I started my script running on Thursday, and left my PC on over night to try and get the processing complete.  I left it running when I went home at 5pm, expecting to find several hundred CSV files had been outputted.  Instead, Windows had automatically installed an update and restarted my PC at 5:30, thus cancelling the script, which was seriously annoying.  It does not seem to be possible to stop Windows doing such things, as although there are plenty of Google results about how to stop Windows automatically restarting when installing updates Microsoft changes Windows so often that all the listed ways I’ve looked at no longer work.  It’s absolutely ridiculous as it means running batch processes that might take a few days is basically impossible to do with any reliability on a Windows machine.

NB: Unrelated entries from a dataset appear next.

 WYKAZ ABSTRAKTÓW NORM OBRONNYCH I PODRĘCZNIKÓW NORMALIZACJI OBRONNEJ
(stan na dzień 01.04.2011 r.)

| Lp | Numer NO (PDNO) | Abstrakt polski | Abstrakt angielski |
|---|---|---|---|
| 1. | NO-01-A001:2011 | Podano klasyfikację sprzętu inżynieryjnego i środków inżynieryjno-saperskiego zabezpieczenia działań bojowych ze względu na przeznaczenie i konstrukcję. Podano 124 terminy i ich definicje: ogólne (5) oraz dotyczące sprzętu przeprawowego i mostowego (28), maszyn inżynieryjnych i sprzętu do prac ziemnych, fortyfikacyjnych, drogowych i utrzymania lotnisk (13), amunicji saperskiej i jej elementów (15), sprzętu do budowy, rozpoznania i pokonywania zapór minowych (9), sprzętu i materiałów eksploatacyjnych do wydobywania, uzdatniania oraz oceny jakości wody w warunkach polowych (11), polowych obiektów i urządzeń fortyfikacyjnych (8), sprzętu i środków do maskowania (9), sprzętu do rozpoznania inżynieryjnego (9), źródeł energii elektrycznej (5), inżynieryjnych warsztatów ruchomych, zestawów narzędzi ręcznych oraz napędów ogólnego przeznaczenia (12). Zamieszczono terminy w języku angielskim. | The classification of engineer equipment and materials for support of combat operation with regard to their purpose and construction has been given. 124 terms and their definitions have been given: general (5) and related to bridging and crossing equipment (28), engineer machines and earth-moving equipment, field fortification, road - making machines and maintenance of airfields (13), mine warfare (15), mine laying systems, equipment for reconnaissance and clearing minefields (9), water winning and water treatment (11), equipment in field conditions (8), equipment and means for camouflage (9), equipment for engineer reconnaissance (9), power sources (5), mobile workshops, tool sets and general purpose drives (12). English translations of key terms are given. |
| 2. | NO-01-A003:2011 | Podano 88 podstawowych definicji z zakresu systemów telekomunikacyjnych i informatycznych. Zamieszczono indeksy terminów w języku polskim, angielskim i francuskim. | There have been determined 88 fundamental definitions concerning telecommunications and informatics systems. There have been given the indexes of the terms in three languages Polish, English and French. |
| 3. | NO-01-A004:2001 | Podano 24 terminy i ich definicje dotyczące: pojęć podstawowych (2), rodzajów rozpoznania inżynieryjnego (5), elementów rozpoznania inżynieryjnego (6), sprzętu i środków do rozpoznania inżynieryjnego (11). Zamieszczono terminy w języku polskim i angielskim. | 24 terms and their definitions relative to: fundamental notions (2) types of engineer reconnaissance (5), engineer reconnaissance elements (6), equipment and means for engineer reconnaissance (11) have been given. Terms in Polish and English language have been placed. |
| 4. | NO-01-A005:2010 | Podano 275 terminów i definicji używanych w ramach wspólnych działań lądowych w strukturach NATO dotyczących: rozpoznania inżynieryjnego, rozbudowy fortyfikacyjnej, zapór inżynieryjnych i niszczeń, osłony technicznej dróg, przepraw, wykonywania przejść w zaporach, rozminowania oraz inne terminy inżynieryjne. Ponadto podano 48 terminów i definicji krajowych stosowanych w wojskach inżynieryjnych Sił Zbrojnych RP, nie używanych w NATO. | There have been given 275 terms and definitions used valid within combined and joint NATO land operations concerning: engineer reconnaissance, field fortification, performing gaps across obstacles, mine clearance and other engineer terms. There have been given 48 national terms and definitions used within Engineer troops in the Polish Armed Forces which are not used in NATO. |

Moving on to other tasks I undertook this week:  I sorted out payment for the annual Apple Developer subscription, which is necessary for our apps to continue to be listed on the App Store.  I also responded to a couple of app related queries from an external developer who is making an app for the University.  I also sorted out the retention period for user statistics for Google Analytics for all of the sites we host, after Marc asked me to look at this.